Rovers draw a miserable season to a close on Saturday and, barring a 15-goal defeat at Birmingham, will then begin preparing for another season in the Championship. That is in no small part down to Bowyer's impressive display as caretaker boss, gaining 18 points from 11 league games in charge prior to the final game of the season. That is play-off form if replicated across the whole season.
Bowyer has taken everything in his stride and clearly has the respect of the supporters and, crucially, the players. He has been the calming influence the club has needed in a season of turmoil. When everything else at the club was going wrong, he was the one who steadied the ship and ensured that Rovers performed when it mattered on the pitch. He has a deep affection for Rovers and has rescued the club in its hour of need.
A large proportion of the Rovers support want Bowyer to be manager when the new season kicks off in August. Several senior players have also called for the Ewood Park board to hand Bowyer the reins. But after the shambles of having five managers this season, Rovers need to ensure they get the next appointment right. They need to take their time and interview all prospective candidates. If Bowyer applies and is the best candidate after that process, then his appointment would be welcomed - if he wants the job. That remains a big IF. Bowyer seems to be more comfortable in a coaching capacity and takes immense pride in developing young players, indicated by his recent comments about Manchester United's Phil Jones.
There is also the concern that Bowyer will be given the job, only to lose it again a few months later if results falter. Blackburn need people like Bowyer at the club. Better to have him as a coach for years to come than to get just a few months out of him as a manager. Rovers don't have the best record in promoting coaches to managers either (Harford and Kean immediately spring to mind). Is it a risk worth taking?
Before any of that can happen, Rovers need to sort out the on-going boardroom battle. Following the admission in court last week from the club's lawyers that Rovers are "out of control", it is clearer now than ever that the club is completely rudderless. Venkys are seemingly at war with the MD Derek Shaw, Global Advisor Shebby Singh spouts poisonous drivel before going into hiding for weeks on end and Paul Agnew talks a lot, without saying anything interesting or worthwhile.
Would you trust this lot to appoint the right manager? And who in their right mind would want to work for them?
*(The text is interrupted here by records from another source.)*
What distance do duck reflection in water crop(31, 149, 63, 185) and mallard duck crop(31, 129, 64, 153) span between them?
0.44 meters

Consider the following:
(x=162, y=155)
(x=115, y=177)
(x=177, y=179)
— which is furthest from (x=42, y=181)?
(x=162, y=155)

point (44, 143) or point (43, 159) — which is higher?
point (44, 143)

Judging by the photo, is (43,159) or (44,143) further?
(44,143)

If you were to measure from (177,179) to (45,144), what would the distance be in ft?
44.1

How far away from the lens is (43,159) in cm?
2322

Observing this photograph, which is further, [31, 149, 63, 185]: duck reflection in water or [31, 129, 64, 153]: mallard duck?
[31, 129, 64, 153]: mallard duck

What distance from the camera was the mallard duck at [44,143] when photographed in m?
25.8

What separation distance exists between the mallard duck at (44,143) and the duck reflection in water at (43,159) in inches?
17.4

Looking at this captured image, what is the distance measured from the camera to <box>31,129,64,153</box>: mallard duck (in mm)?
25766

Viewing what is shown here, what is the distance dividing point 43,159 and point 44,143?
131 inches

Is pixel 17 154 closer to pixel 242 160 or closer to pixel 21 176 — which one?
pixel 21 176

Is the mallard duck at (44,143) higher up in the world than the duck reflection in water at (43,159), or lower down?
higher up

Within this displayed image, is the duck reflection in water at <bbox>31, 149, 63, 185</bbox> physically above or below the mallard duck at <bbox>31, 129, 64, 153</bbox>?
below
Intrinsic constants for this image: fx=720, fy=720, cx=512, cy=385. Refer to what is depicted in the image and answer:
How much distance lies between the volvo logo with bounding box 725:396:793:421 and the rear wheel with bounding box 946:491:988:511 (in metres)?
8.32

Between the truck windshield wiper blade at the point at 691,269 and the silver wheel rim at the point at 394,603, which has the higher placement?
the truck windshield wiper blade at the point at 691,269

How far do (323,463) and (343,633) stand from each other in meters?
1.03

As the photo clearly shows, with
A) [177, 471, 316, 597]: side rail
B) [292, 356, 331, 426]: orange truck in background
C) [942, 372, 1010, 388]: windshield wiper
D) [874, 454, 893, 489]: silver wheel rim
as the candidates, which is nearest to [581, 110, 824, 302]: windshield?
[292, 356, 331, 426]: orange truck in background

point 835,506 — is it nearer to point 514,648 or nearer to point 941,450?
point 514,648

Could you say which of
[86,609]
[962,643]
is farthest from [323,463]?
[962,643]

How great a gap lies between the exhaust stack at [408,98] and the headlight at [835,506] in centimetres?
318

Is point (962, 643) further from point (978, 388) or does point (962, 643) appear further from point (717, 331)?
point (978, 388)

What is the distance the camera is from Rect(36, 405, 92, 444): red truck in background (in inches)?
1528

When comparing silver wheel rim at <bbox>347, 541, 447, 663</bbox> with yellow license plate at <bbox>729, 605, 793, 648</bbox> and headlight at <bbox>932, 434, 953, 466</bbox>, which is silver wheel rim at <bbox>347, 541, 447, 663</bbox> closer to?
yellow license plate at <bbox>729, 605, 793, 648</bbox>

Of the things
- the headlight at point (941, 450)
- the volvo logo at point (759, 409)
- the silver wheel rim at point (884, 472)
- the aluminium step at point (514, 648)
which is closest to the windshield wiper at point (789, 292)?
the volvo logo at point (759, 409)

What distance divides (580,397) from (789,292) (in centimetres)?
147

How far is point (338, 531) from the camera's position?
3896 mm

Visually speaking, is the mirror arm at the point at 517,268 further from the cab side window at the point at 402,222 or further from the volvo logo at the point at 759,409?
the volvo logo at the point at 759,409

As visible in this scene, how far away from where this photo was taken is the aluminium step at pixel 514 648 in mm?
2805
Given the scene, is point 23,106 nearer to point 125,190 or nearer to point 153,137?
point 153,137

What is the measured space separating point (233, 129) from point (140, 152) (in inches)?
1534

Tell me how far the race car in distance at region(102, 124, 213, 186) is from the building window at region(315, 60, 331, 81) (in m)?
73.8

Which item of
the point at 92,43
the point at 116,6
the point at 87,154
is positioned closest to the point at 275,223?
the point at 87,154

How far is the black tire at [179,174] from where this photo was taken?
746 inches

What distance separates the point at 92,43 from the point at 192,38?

Applications will of course come in for the managerial position - there are more managers than jobs (and they might fancy a pay off after 57 days in the hot seat) - but it will all be fruitless if the situation behind the scenes is preventing the manager from doing his job properly, which it clearly is.
The ideal scenario is Venkys finally admitting they do not know what they're doing with a football club and selling up, with Shaw, Agnew and Singh following them out of Ewood Park. In reality, that is very unlikely to happen.
I expect Rovers to begin next season with Venkys as owners, Singh still causing mayhem and without Shaw and Agnew in the boardroom. It is a sobering thought. The owners are so unpredictable and unreliable, it is anyone's guess who they will name as manager - and we shouldn't be surprised by rumours Danny Murphy is being considered as player manager.
A personal opinion is that Bowyer will remain at the club, but as a coach or assistant manager. Venkys will be convinced (probably by Singh and certain agents) to give the big job to someone else.
As a club, Rovers have some big decisions to make this summer. It's a crying shame those in charge seem incapable of making them and getting them right. Bowyer may be better off out of the firing line.